■ Scene-based reasoning records

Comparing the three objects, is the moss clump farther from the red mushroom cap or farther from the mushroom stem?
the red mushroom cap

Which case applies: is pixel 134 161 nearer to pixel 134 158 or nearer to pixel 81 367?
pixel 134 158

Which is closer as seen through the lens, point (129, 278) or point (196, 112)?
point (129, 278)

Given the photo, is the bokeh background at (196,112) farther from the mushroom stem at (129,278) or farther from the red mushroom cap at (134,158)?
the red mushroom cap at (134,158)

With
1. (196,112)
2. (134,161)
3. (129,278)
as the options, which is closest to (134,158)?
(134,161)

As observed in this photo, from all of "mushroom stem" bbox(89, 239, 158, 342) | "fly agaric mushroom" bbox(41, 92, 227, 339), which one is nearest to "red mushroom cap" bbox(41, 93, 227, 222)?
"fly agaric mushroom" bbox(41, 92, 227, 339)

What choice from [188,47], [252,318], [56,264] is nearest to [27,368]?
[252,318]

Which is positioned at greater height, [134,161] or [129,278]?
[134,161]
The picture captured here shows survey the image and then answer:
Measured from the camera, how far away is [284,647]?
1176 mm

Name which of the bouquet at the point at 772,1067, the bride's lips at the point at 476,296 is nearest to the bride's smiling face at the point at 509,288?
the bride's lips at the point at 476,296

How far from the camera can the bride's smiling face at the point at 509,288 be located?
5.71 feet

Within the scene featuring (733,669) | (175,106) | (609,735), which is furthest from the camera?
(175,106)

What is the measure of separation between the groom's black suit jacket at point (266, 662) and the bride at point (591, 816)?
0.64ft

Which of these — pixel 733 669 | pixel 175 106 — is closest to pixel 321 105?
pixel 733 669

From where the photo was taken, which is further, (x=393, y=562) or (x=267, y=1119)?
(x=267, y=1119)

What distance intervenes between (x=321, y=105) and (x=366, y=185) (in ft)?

■ TASK REQUIREMENTS
Rewrite every line above as a JSON list of strings, one string per line, leaving out the blank lines.

■ TASK RESPONSE
[
  "Comparing the three objects, is the moss clump farther from the red mushroom cap or farther from the mushroom stem?",
  "the red mushroom cap",
  "Which case applies: is pixel 134 161 nearer to pixel 134 158 or nearer to pixel 81 367?",
  "pixel 134 158",
  "Which is closer as seen through the lens, point (129, 278) or point (196, 112)?",
  "point (129, 278)",
  "Given the photo, is the bokeh background at (196,112) farther from the mushroom stem at (129,278) or farther from the red mushroom cap at (134,158)?",
  "the red mushroom cap at (134,158)",
  "With",
  "1. (196,112)",
  "2. (134,161)",
  "3. (129,278)",
  "as the options, which is closest to (134,158)?",
  "(134,161)",
  "As observed in this photo, from all of \"mushroom stem\" bbox(89, 239, 158, 342) | \"fly agaric mushroom\" bbox(41, 92, 227, 339), which one is nearest to \"red mushroom cap\" bbox(41, 93, 227, 222)?",
  "\"fly agaric mushroom\" bbox(41, 92, 227, 339)",
  "What choice from [188,47], [252,318], [56,264] is nearest to [27,368]?",
  "[252,318]",
  "Which is positioned at greater height, [134,161] or [129,278]?",
  "[134,161]",
  "The picture captured here shows survey the image and then answer:",
  "Measured from the camera, how far away is [284,647]?",
  "1176 mm",
  "Name which of the bouquet at the point at 772,1067, the bride's lips at the point at 476,296 is nearest to the bride's smiling face at the point at 509,288?",
  "the bride's lips at the point at 476,296",
  "How far from the camera can the bride's smiling face at the point at 509,288 be located?",
  "5.71 feet",
  "Within the scene featuring (733,669) | (175,106) | (609,735), which is furthest from the camera?",
  "(175,106)",
  "What is the measure of separation between the groom's black suit jacket at point (266, 662) and the bride at point (591, 816)?",
  "0.64ft",
  "Which of these — pixel 733 669 | pixel 175 106 — is closest to pixel 321 105?",
  "pixel 733 669",
  "From where the photo was taken, which is further, (x=393, y=562) or (x=267, y=1119)?",
  "(x=267, y=1119)",
  "What distance intervenes between (x=321, y=105) and (x=366, y=185) (in ft)?"
]